** Goal **
Every line from the line containing "At what distance from the camera does" through the final line below is to be repeated exactly; no other line is.
BEGIN Stored records
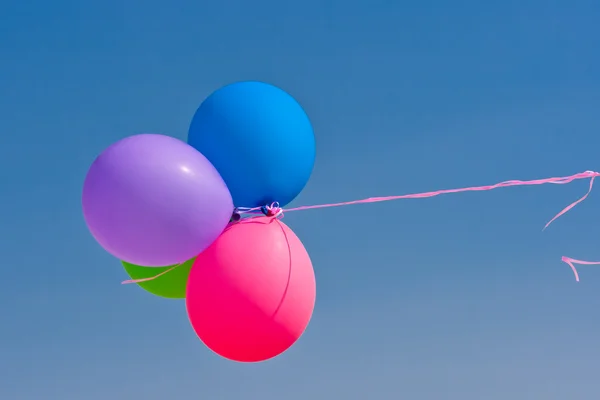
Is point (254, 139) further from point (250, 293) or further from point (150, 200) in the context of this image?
point (250, 293)

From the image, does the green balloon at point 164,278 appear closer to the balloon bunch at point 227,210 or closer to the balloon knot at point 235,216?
the balloon bunch at point 227,210

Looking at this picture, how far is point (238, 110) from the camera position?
30.4 feet

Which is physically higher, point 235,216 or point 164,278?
point 235,216

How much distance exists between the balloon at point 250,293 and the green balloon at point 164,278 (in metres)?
0.73

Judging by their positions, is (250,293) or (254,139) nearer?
(250,293)

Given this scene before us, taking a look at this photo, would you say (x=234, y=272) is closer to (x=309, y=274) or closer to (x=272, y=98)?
(x=309, y=274)

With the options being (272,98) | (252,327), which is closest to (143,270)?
(252,327)

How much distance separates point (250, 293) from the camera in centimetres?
881

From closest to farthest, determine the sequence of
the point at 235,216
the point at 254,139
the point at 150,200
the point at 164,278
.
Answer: the point at 150,200 → the point at 254,139 → the point at 235,216 → the point at 164,278

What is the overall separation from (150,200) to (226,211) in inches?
35.1

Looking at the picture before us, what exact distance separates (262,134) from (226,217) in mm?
952

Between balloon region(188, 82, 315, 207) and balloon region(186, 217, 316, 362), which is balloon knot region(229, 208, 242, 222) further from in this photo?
balloon region(186, 217, 316, 362)

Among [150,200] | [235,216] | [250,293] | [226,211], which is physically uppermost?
[235,216]

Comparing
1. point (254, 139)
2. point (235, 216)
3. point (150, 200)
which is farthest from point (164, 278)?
point (254, 139)
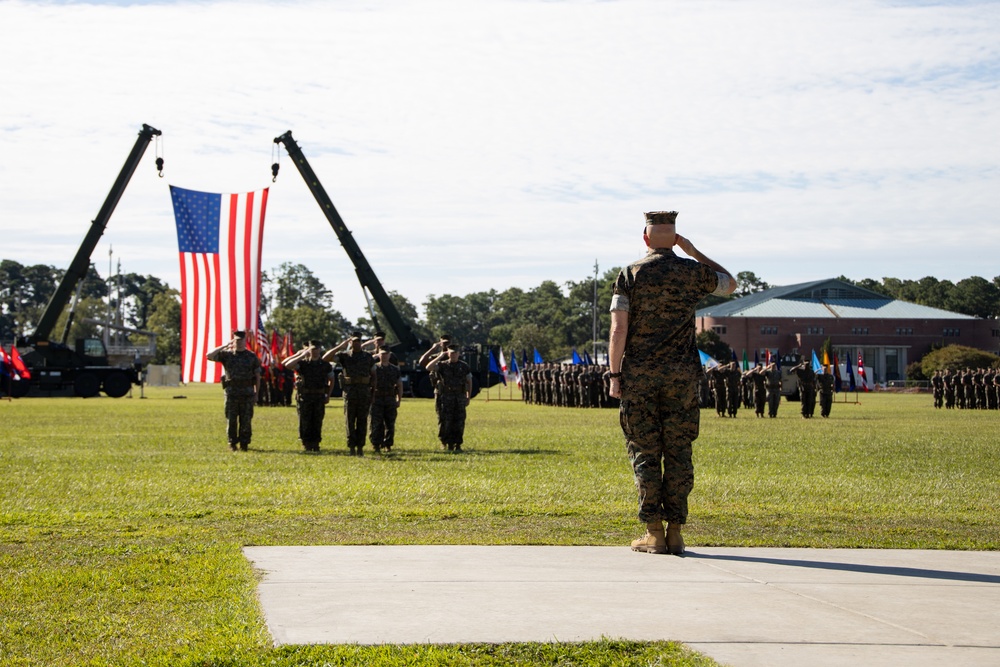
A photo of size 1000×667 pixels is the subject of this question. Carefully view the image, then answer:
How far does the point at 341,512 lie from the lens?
410 inches

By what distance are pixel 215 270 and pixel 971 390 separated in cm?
2760

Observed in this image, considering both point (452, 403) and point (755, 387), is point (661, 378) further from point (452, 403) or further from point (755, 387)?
point (755, 387)

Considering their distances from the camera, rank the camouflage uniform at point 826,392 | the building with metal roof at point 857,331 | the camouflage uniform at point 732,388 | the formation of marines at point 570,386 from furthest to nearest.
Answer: the building with metal roof at point 857,331, the formation of marines at point 570,386, the camouflage uniform at point 732,388, the camouflage uniform at point 826,392

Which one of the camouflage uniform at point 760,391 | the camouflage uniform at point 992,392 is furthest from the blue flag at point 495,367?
the camouflage uniform at point 760,391

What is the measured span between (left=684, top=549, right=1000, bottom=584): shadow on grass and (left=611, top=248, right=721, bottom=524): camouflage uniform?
369 mm

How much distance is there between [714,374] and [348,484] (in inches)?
987

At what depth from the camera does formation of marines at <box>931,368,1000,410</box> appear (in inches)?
1806

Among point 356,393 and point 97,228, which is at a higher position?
point 97,228

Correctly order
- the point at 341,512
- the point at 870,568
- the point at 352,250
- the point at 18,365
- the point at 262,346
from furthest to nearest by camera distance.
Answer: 1. the point at 352,250
2. the point at 18,365
3. the point at 262,346
4. the point at 341,512
5. the point at 870,568

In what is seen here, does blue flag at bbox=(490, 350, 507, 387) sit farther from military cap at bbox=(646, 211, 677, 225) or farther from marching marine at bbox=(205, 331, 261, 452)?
military cap at bbox=(646, 211, 677, 225)

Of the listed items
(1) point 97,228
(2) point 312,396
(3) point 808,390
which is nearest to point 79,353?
(1) point 97,228

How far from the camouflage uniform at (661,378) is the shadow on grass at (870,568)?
369 mm

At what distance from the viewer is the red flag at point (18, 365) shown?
4897cm

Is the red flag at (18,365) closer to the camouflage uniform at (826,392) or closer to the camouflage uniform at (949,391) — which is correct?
the camouflage uniform at (826,392)
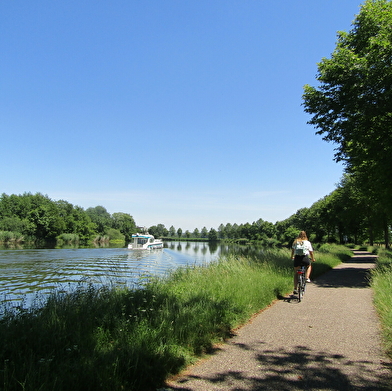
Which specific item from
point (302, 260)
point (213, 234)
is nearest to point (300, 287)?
point (302, 260)

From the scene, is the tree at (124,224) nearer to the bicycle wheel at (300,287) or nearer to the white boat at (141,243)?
the white boat at (141,243)

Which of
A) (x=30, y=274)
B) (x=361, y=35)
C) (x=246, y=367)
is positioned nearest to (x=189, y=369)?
(x=246, y=367)

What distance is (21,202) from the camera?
8925 cm

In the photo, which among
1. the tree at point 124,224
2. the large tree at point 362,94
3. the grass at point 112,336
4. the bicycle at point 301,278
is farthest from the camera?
the tree at point 124,224

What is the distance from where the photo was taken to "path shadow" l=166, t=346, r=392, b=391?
3.43 meters

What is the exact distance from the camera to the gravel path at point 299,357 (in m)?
3.52

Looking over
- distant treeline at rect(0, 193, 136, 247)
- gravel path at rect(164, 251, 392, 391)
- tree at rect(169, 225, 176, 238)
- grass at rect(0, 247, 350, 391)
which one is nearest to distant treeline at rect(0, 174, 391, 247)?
distant treeline at rect(0, 193, 136, 247)

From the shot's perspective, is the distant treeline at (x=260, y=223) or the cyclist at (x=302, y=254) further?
the distant treeline at (x=260, y=223)

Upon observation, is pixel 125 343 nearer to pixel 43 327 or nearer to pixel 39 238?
pixel 43 327

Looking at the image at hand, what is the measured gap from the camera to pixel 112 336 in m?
4.29

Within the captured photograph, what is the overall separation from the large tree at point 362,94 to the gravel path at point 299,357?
29.0 feet

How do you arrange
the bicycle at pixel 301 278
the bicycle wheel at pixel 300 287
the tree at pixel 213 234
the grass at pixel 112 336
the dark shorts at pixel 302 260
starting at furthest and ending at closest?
the tree at pixel 213 234 → the dark shorts at pixel 302 260 → the bicycle at pixel 301 278 → the bicycle wheel at pixel 300 287 → the grass at pixel 112 336

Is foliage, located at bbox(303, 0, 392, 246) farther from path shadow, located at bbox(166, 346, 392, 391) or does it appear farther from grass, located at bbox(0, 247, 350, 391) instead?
path shadow, located at bbox(166, 346, 392, 391)

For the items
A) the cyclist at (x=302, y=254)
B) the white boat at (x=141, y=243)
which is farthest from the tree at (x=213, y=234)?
the cyclist at (x=302, y=254)
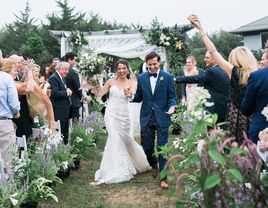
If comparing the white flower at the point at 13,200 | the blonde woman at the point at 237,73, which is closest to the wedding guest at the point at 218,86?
the blonde woman at the point at 237,73

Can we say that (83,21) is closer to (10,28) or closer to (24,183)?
(10,28)

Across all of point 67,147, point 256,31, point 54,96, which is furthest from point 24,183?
point 256,31

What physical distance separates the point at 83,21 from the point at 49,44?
16.2 feet

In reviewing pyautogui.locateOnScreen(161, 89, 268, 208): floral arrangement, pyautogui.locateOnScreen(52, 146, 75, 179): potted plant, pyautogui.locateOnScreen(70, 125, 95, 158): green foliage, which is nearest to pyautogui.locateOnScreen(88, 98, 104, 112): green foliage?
pyautogui.locateOnScreen(70, 125, 95, 158): green foliage

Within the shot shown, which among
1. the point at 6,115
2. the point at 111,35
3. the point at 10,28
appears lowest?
the point at 6,115

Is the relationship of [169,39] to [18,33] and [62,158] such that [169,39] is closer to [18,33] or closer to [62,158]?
[62,158]

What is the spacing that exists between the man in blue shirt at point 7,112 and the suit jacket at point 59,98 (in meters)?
2.55

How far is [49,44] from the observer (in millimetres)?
40469

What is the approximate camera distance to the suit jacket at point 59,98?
7.76 metres

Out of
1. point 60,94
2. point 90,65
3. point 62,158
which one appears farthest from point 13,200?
point 90,65

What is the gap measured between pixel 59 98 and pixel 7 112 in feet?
9.25

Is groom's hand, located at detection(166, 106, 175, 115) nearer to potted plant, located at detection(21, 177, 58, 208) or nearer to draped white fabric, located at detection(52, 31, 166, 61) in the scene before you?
potted plant, located at detection(21, 177, 58, 208)

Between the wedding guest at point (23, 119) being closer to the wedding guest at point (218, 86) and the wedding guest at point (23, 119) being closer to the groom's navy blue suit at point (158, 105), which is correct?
the groom's navy blue suit at point (158, 105)

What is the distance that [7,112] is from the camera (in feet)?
16.6
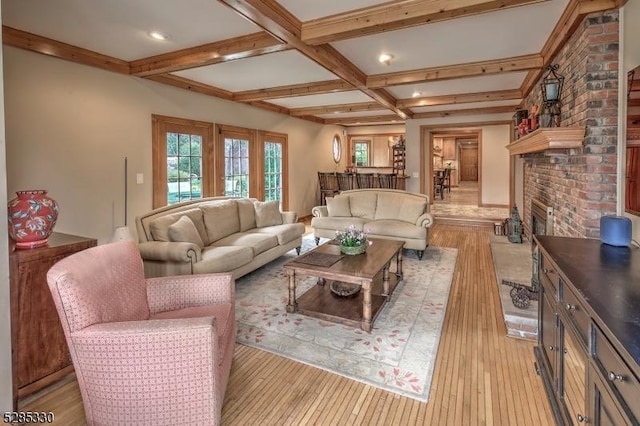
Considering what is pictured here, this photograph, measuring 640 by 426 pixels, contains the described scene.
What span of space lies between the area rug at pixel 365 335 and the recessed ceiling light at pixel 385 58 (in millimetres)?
2586

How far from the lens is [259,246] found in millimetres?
4176

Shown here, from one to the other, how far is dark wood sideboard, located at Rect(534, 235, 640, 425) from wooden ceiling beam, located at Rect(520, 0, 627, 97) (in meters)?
1.78

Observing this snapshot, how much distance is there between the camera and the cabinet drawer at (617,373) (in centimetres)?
93

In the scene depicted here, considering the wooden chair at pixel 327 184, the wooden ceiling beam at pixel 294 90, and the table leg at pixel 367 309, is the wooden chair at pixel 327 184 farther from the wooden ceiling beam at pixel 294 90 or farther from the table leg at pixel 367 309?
the table leg at pixel 367 309

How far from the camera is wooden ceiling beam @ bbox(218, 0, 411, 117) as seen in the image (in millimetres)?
2590

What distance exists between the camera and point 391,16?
9.07 ft

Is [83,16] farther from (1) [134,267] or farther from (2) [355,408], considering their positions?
(2) [355,408]

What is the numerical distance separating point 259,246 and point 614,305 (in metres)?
3.43

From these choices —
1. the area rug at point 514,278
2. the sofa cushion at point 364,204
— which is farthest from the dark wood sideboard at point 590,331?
the sofa cushion at point 364,204

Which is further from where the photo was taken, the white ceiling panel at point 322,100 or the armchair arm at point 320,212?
the white ceiling panel at point 322,100

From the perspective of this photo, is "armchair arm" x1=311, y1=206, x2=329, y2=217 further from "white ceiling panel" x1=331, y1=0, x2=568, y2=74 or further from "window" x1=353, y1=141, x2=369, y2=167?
"window" x1=353, y1=141, x2=369, y2=167

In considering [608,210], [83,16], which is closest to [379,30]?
[608,210]

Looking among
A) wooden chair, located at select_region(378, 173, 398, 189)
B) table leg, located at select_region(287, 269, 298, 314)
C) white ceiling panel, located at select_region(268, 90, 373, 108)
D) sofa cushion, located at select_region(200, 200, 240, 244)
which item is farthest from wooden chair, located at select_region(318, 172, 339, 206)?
table leg, located at select_region(287, 269, 298, 314)

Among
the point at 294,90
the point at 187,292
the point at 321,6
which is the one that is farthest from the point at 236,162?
the point at 187,292
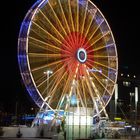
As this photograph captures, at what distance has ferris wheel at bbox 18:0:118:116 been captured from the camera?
43.3 metres

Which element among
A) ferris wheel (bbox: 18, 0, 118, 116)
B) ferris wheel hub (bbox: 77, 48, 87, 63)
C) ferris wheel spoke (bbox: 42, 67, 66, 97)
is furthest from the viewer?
ferris wheel hub (bbox: 77, 48, 87, 63)

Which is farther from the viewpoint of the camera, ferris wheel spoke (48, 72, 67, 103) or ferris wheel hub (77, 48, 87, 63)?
ferris wheel hub (77, 48, 87, 63)

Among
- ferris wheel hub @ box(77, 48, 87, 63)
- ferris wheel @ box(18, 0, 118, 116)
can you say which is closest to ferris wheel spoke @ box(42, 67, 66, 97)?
ferris wheel @ box(18, 0, 118, 116)

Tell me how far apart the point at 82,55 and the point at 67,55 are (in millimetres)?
1949

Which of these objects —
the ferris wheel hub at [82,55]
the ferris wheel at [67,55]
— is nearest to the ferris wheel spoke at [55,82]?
the ferris wheel at [67,55]

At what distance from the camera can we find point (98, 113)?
51375 millimetres

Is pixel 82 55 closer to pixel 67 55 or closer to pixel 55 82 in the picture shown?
pixel 67 55

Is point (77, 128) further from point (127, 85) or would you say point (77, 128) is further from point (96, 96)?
point (127, 85)

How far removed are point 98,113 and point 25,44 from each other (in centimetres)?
1450

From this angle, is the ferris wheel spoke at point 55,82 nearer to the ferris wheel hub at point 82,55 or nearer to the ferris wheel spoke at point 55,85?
the ferris wheel spoke at point 55,85

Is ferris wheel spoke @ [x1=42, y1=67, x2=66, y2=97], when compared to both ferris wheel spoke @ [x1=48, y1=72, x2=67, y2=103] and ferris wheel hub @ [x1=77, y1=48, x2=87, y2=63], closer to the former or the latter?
ferris wheel spoke @ [x1=48, y1=72, x2=67, y2=103]

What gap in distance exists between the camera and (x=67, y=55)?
1797 inches


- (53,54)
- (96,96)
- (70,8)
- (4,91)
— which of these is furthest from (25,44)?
(4,91)

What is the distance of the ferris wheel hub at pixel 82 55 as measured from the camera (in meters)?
46.2
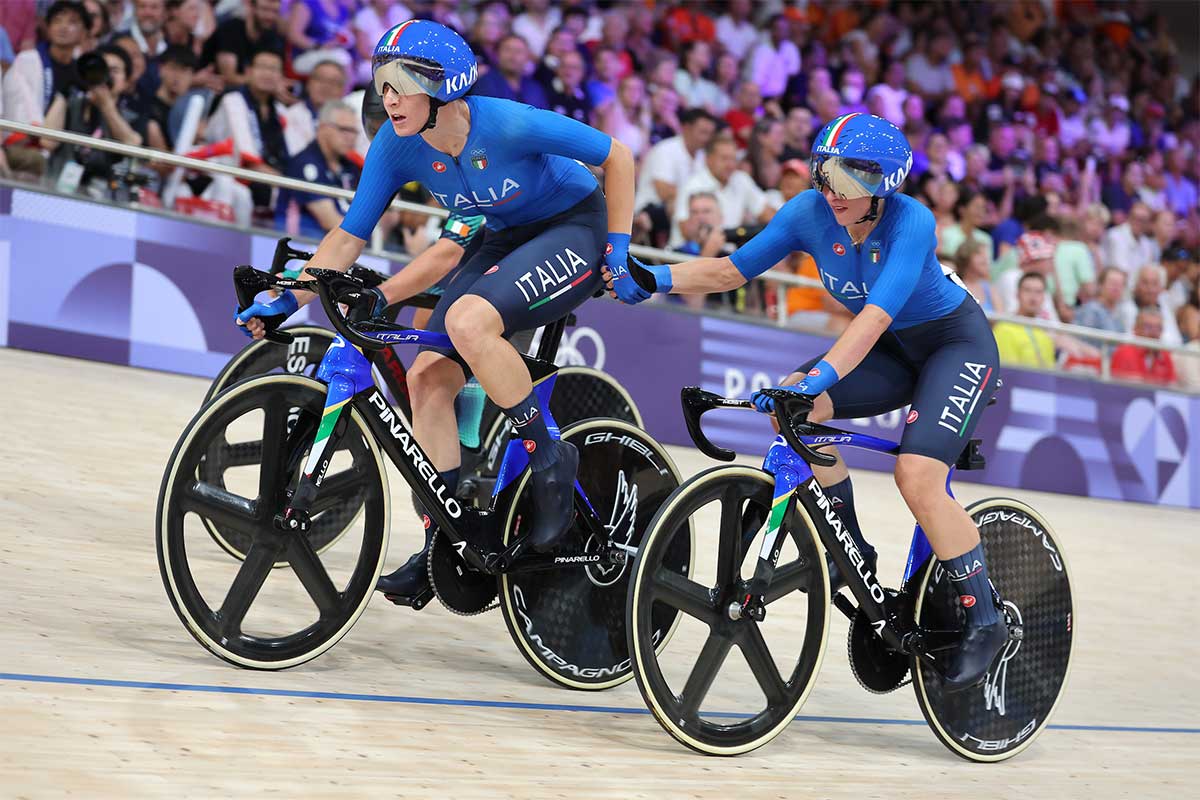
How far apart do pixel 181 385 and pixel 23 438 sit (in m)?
1.59

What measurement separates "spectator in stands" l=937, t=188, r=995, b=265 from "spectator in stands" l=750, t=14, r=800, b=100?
2.08 metres

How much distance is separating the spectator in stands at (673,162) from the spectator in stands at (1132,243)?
15.2 ft

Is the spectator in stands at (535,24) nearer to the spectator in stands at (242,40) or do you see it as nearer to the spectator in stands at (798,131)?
the spectator in stands at (798,131)

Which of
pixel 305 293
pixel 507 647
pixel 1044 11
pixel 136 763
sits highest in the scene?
pixel 1044 11

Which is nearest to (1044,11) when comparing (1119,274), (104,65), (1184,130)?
(1184,130)

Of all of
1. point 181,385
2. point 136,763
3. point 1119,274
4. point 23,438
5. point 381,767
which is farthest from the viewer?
point 1119,274

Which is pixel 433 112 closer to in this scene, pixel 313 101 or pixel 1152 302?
pixel 313 101

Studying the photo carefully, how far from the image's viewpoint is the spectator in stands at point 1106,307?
11.1 meters

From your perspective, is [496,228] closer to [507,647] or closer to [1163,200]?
[507,647]

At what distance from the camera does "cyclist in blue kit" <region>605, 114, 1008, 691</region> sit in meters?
3.65

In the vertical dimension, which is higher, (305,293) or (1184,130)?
(1184,130)

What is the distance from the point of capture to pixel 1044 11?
1680 cm

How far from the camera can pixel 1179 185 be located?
15812 millimetres

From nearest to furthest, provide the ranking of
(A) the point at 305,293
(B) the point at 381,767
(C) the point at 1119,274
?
(B) the point at 381,767, (A) the point at 305,293, (C) the point at 1119,274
END Stored records
** Output below **
At what distance from the camera does "cyclist in blue kit" <region>605, 114, 1008, 691</region> sit in meters?
3.65

In the vertical dimension, which is higher, (305,293) or (1184,130)?
(1184,130)

What is the distance from the point of capture to pixel 1044 11?
1680 cm

How far from the camera can pixel 1179 185 be located?
15812 millimetres

From nearest to furthest, provide the ranking of
(A) the point at 305,293
(B) the point at 381,767
(C) the point at 1119,274
?
(B) the point at 381,767, (A) the point at 305,293, (C) the point at 1119,274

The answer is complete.